At this point we have to face a difficult fact. Aristotle himself thought he had demonstrated both that risibility is a necessary property of being a human, “all humans are able to laugh,” and that twinkling is necessarily a function of the distance between the light source and the observer, “the stars twinkle because they are farther away than the planets.” But the first is a necessary truth, the second, however, is not. But I don’t think Aristotle would be upset by this situation, because there is an important difference that leads us to understand more about the second part of a “science,” its principles. Proving humans are risible is based on a middle term, “rational animal,” that is more closely connected to the principles that govern our philosophical knowledge of humans, than is the case of knowing our distance from the stars. So we need to realize that the principles of an Aristotelian science usually are not the proximate middle terms of the syllogisms used in a science, but they are more universal and fundamental notions and propositions that give us knowledge of more fundamental ontological principles found in things.[11]

7. Scientific Principles 1: Three kinds of principles

Aristotle distinguishes three kinds of scientific principles. The first he calls axioms, because they are “worthy” of credence by all humans, since they are presupposed by all human thought and discourse. They derive from the very structure of reality, and as axioms they govern all thought and discourse. Absent these axioms, we could not know or even think anything. He has three favorite examples: First, what he calls “the first principle of syllogism” and we call the principle of non-contradiction, which is “the principle of all other axioms.” Second, the law of the excluded middle. Third, the subtraction axiom. While known to all, they do not normally enter into syllogisms, but make them possible.

:: REQUIRED WORK ::
(1) Render this sentence from the Aristotle passage in French: "Absent these axioms, we could not know or even think anything."
(2) Reproduce word for word the part of the Aristotle passage starting with "Aristotle distinguishes three" and going on through "make them possible.".
(3) In the Aristotle passage, what name does Aristotle give to the principle we call the principle of non-contradiction?
Work from the Aristotle passage alone.

:: DATASET ROWS ::
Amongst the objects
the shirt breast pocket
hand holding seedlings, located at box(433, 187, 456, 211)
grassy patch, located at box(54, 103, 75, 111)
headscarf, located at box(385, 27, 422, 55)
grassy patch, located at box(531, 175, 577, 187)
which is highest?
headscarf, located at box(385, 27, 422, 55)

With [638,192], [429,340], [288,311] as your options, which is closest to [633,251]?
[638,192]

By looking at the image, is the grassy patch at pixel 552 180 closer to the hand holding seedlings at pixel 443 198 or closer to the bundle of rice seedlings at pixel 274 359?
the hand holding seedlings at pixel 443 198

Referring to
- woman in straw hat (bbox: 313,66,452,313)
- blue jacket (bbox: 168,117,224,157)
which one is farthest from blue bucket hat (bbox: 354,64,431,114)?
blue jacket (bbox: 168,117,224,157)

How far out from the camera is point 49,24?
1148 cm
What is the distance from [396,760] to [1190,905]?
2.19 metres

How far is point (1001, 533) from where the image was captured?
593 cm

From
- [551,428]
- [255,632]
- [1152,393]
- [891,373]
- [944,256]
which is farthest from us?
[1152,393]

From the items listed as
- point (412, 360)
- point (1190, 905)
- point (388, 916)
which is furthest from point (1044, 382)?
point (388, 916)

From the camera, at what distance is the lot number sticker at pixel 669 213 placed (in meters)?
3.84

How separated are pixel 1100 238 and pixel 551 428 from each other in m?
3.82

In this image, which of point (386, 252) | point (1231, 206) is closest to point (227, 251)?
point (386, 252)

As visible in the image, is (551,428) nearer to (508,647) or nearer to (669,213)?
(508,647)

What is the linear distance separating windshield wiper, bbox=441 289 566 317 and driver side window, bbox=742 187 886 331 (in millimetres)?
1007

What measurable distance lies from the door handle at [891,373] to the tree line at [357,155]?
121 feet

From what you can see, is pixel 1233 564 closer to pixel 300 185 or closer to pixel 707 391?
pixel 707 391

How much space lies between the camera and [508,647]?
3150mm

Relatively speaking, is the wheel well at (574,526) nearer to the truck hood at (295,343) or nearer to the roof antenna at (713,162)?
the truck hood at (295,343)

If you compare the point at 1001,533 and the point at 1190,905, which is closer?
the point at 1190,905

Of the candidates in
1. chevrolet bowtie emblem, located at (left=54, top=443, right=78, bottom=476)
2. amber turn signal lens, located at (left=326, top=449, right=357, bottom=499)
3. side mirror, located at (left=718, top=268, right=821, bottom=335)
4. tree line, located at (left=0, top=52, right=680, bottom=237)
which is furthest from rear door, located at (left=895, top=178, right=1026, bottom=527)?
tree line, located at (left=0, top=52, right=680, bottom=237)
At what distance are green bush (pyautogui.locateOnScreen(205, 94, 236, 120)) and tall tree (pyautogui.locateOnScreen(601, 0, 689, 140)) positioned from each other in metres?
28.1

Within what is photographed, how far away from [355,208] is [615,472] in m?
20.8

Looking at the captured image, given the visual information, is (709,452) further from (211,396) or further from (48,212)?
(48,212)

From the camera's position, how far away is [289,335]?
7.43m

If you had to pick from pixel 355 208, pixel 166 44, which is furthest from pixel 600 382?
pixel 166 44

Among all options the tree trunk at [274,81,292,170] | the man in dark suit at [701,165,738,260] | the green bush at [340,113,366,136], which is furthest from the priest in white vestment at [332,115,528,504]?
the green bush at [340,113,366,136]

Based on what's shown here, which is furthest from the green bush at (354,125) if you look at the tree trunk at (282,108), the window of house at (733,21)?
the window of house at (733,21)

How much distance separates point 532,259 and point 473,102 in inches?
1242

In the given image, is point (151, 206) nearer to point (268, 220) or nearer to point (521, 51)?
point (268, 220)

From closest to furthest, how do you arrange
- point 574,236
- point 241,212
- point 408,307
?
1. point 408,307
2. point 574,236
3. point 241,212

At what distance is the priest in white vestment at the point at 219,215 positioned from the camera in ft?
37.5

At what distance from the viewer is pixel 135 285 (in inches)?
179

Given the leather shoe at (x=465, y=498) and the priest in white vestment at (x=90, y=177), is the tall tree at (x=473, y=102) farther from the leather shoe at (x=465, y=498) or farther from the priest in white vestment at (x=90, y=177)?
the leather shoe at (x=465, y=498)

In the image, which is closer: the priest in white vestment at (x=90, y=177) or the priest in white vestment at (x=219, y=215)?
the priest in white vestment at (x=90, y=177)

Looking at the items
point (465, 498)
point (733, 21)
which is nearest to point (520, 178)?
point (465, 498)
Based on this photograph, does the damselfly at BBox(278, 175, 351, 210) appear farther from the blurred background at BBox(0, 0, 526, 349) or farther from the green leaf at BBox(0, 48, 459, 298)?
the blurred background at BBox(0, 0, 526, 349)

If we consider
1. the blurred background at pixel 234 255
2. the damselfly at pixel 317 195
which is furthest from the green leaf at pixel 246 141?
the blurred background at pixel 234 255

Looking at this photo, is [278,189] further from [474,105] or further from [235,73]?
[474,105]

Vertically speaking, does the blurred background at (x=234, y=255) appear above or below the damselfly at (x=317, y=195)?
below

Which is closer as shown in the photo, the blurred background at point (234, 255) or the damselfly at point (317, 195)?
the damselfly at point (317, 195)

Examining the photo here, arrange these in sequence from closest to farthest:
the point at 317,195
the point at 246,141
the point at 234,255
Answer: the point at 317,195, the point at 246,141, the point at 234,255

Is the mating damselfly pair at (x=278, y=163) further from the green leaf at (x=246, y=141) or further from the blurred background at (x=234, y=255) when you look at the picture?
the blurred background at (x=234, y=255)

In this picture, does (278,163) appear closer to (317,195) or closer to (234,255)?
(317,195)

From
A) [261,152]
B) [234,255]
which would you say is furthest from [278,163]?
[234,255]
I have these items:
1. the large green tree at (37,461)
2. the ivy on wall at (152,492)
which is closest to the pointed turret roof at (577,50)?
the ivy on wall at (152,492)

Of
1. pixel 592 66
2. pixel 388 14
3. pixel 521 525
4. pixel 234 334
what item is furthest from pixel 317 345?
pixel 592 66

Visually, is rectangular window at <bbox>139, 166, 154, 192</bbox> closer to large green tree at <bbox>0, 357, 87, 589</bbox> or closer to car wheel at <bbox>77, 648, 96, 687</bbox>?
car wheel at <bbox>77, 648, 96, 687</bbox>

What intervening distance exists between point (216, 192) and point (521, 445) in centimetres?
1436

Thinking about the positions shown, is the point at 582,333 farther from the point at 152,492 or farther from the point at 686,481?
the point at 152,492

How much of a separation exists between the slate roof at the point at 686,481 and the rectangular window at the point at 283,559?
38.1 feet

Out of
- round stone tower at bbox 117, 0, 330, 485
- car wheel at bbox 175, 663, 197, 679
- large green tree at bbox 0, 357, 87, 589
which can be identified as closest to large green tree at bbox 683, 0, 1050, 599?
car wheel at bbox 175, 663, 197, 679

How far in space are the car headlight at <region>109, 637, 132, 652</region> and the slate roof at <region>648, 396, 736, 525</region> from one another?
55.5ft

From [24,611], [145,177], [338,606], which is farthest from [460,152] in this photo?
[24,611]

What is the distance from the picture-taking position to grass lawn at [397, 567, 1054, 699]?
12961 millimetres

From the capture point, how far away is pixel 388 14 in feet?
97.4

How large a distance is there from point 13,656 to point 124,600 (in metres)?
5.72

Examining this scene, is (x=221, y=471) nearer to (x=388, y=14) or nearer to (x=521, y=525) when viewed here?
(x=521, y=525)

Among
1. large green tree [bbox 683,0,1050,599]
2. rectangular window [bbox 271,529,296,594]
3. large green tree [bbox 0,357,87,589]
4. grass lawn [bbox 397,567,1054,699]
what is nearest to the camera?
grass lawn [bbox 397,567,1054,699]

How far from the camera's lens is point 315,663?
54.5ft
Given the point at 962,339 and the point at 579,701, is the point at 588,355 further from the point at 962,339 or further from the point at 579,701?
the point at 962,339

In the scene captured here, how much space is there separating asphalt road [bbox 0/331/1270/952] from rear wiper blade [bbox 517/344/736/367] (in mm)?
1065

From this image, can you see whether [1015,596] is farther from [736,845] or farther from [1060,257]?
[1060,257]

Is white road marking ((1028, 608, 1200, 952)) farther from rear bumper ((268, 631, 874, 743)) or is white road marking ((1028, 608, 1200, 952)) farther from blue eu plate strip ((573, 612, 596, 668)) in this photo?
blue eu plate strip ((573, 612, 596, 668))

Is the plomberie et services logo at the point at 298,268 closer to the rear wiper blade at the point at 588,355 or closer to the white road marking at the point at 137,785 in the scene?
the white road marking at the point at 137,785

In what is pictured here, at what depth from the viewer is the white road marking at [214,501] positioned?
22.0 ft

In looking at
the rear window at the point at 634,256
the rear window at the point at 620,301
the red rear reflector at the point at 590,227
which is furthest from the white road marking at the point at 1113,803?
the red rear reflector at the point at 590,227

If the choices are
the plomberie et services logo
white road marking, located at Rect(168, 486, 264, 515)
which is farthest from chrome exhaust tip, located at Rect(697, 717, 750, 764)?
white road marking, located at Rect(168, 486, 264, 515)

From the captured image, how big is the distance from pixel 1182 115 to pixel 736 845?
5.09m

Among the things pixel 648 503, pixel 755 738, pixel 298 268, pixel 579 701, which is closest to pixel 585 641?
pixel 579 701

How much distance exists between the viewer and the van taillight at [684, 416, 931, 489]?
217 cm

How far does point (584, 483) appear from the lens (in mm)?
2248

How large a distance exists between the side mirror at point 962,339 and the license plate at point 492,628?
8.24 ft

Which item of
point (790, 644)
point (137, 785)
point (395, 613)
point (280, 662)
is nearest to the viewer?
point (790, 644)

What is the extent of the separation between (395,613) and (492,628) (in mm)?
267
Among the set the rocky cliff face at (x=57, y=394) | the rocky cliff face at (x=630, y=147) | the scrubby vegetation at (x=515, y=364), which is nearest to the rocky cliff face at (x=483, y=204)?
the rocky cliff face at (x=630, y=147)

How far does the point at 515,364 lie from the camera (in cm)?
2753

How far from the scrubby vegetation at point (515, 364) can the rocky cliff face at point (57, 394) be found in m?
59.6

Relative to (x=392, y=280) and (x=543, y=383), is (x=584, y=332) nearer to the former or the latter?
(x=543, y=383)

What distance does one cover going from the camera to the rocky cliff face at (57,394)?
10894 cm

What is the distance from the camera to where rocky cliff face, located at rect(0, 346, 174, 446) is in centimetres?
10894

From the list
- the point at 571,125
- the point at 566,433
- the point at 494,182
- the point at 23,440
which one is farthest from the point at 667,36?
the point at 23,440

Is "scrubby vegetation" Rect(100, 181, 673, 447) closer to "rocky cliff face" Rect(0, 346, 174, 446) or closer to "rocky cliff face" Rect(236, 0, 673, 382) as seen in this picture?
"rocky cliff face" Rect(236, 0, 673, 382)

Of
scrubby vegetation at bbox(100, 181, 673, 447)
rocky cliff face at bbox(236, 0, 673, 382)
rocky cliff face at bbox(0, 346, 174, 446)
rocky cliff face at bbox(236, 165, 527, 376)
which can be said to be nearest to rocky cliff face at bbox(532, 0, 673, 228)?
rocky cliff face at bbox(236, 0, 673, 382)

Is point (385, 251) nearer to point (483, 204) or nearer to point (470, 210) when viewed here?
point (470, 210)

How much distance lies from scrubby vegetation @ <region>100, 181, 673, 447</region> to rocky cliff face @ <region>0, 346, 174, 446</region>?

:: EXPECTED RESPONSES ::
(1) Sans ces axiomes, nous ne pourrions rien connaître ni même penser quoi que ce soit.

(2)
Aristotle distinguishes three kinds of scientific principles. The first he calls axioms, because they are “worthy” of credence by all humans, since they are presupposed by all human thought and discourse. They derive from the very structure of reality, and as axioms they govern all thought and discourse. Absent these axioms, we could not know or even think anything. He has three favorite examples: First, what he calls “the first principle of syllogism” and we call the principle of non-contradiction, which is “the principle of all other axioms.” Second, the law of the excluded middle. Third, the subtraction axiom. While known to all, they do not normally enter into syllogisms, but make them possible.

(3) He calls it "the first principle of syllogism."